**Work to do**
Lay out the lines from the one containing "At what distance from the camera does" through the one containing "6.70 meters" as a JSON list of strings, one string per line. Skip blank lines and leave the pictures out.
--- START OF Exercise input ---
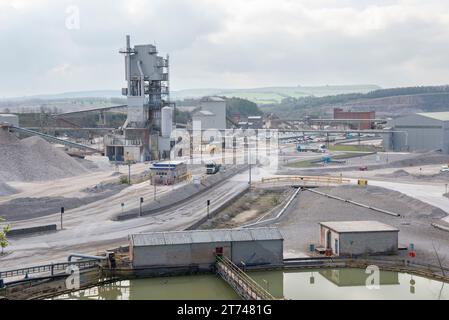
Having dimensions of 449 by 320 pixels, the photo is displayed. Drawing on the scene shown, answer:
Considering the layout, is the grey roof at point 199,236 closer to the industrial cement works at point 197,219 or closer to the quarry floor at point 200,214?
the industrial cement works at point 197,219

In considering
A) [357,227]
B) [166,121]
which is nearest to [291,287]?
[357,227]

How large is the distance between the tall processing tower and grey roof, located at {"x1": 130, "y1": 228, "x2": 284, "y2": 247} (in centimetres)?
3562

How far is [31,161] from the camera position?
141 ft

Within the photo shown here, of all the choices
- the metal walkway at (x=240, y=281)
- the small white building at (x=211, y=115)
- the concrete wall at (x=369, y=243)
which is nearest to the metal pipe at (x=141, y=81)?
the small white building at (x=211, y=115)

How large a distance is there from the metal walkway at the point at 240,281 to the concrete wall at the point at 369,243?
5.00 metres

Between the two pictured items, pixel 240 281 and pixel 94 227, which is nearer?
pixel 240 281

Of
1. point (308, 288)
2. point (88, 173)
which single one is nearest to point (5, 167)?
point (88, 173)

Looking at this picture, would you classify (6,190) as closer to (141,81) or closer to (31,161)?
(31,161)

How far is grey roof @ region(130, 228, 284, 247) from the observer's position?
70.5 ft

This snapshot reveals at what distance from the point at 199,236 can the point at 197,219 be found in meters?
8.17

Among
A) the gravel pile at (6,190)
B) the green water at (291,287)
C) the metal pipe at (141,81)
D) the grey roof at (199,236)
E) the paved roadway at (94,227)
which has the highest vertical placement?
the metal pipe at (141,81)

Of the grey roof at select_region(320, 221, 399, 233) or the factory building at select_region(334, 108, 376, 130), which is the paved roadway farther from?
the factory building at select_region(334, 108, 376, 130)

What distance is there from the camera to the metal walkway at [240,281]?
1752 centimetres

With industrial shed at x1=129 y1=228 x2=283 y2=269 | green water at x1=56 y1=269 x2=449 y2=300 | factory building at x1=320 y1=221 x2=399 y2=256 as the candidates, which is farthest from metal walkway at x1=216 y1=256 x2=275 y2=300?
factory building at x1=320 y1=221 x2=399 y2=256
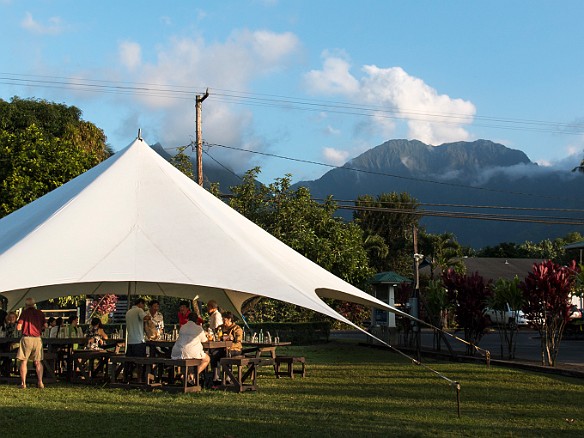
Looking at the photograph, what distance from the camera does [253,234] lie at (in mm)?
12633

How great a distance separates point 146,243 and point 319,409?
3254mm

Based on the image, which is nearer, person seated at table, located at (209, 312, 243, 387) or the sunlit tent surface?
the sunlit tent surface

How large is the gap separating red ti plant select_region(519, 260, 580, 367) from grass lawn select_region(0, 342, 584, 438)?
192 centimetres

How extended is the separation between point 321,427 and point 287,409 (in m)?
1.30

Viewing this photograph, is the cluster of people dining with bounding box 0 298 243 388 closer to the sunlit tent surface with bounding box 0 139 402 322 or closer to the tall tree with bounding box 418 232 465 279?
the sunlit tent surface with bounding box 0 139 402 322

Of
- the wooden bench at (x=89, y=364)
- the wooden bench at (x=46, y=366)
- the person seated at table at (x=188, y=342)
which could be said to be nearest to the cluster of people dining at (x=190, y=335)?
the person seated at table at (x=188, y=342)

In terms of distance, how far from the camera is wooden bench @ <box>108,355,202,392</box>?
431 inches

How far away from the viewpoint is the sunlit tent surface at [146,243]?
10.2 metres

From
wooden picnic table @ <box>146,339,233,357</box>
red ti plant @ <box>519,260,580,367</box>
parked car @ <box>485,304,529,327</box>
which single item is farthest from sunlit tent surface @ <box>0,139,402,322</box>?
parked car @ <box>485,304,529,327</box>

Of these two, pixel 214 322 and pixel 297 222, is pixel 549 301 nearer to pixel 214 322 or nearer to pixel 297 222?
pixel 214 322

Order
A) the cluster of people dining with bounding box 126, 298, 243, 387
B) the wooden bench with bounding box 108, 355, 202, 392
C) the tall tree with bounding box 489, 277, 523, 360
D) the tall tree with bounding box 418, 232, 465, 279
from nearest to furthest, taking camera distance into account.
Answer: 1. the wooden bench with bounding box 108, 355, 202, 392
2. the cluster of people dining with bounding box 126, 298, 243, 387
3. the tall tree with bounding box 489, 277, 523, 360
4. the tall tree with bounding box 418, 232, 465, 279

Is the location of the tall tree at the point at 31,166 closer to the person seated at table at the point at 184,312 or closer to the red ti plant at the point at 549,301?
the person seated at table at the point at 184,312

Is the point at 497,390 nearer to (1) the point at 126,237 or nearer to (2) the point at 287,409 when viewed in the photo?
(2) the point at 287,409

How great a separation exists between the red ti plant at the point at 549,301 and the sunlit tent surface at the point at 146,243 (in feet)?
16.3
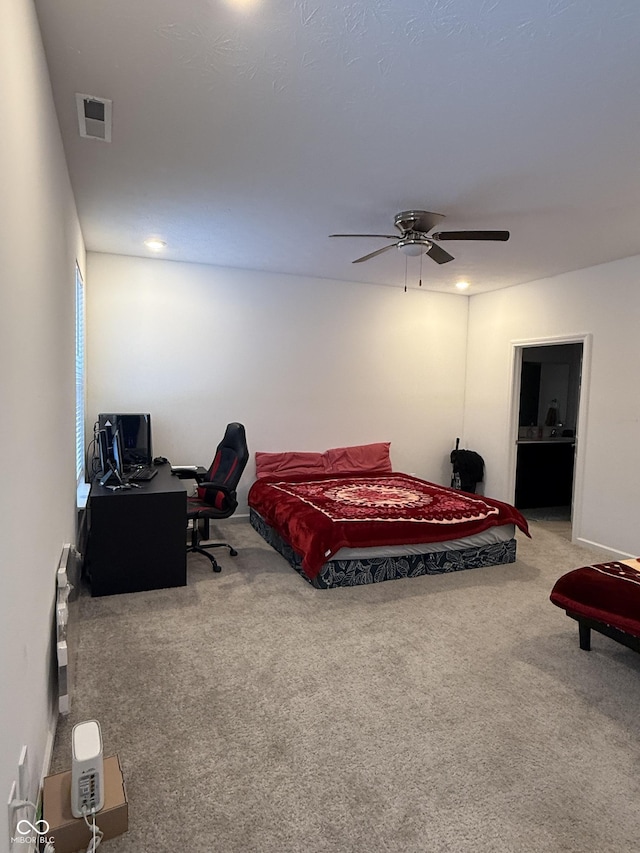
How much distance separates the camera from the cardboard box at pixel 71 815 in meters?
1.54

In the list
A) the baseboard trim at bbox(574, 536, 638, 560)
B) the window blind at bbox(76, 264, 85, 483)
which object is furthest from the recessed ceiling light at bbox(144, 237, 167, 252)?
the baseboard trim at bbox(574, 536, 638, 560)

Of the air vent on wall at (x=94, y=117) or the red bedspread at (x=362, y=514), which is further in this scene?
the red bedspread at (x=362, y=514)

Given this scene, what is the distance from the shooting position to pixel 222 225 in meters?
3.89

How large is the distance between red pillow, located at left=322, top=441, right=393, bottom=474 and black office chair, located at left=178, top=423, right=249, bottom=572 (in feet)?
5.44

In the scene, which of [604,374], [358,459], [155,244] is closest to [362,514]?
[358,459]

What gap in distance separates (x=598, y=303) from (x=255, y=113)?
3.80m

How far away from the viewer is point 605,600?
271 cm

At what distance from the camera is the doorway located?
598cm

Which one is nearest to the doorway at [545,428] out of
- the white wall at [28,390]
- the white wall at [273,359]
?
the white wall at [273,359]

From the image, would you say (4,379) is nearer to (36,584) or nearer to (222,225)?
(36,584)

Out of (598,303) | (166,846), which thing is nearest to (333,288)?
(598,303)

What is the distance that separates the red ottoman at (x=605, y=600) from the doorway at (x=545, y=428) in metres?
2.77

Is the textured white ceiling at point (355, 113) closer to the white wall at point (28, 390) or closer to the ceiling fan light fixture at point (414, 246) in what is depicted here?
the ceiling fan light fixture at point (414, 246)

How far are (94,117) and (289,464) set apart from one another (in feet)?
12.6
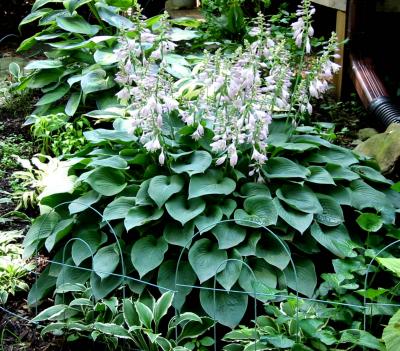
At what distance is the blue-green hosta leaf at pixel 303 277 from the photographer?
3248mm

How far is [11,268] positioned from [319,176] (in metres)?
1.93

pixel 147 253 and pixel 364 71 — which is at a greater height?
pixel 147 253

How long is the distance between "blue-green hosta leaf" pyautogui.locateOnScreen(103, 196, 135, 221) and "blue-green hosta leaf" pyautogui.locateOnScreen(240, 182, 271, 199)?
0.65m

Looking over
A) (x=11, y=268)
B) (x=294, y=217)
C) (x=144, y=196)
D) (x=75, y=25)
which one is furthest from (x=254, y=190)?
(x=75, y=25)

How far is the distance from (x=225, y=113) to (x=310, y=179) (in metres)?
0.64

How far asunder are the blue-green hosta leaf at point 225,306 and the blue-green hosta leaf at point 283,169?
77 cm

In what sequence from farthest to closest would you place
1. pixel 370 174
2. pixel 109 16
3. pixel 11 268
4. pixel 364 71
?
pixel 109 16
pixel 364 71
pixel 370 174
pixel 11 268

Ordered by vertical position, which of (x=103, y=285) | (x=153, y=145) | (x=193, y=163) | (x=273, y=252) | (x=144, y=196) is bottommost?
(x=103, y=285)

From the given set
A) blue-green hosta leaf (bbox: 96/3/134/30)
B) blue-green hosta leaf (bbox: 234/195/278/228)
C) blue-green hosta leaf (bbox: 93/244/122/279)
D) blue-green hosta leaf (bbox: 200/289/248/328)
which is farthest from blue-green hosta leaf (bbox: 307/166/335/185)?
blue-green hosta leaf (bbox: 96/3/134/30)

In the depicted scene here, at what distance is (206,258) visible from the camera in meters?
3.25

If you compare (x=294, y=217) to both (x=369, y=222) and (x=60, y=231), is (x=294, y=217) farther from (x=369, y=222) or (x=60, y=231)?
(x=60, y=231)

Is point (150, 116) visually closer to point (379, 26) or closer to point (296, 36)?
point (296, 36)

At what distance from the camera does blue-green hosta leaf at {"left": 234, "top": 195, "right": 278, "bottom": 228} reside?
3.30 meters

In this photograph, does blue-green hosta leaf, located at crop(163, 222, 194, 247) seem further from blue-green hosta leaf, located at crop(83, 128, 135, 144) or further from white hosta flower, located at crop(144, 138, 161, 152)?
blue-green hosta leaf, located at crop(83, 128, 135, 144)
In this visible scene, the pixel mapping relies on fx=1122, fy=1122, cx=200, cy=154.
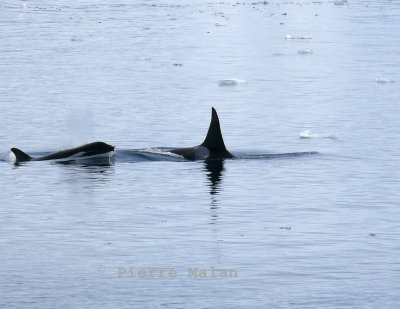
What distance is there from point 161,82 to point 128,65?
6.70 meters

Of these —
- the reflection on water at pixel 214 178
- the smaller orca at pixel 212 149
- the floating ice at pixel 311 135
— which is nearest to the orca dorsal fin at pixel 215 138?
the smaller orca at pixel 212 149

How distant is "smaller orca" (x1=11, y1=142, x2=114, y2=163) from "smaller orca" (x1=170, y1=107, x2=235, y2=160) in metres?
1.67

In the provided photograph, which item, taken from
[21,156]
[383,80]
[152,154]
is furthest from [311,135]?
[383,80]

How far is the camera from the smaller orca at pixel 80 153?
72.7ft

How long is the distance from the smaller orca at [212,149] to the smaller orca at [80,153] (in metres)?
1.67

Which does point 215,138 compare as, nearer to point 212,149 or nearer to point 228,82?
point 212,149

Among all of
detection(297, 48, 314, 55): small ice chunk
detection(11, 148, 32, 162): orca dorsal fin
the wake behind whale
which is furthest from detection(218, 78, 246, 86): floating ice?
detection(11, 148, 32, 162): orca dorsal fin

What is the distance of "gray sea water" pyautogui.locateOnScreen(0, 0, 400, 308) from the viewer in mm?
12789

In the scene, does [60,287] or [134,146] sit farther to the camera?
[134,146]

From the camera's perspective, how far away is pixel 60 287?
12.6 metres

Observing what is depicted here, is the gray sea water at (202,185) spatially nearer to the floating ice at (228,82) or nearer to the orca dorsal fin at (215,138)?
the orca dorsal fin at (215,138)

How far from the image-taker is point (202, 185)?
19562 millimetres

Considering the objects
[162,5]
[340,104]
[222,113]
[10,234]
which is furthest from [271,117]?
[162,5]

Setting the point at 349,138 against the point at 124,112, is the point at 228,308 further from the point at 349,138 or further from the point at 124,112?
the point at 124,112
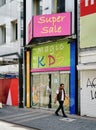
--- END OF Exercise input ---
**Output**
[
  "At what distance from the camera does blue-green hosta leaf at {\"left\": 234, \"top\": 195, \"right\": 278, \"bottom\": 228} reside?",
  "3.30 meters",
  "In this photograph, does blue-green hosta leaf, located at crop(163, 222, 194, 247) seem further from blue-green hosta leaf, located at crop(83, 128, 135, 144) or further from white hosta flower, located at crop(144, 138, 161, 152)?",
  "blue-green hosta leaf, located at crop(83, 128, 135, 144)",
  "In this visible scene, the pixel mapping relies on fx=1122, fy=1122, cx=200, cy=154.",
  "What distance is there from point 161,82 to point 128,65?",
  "6.70 meters"
]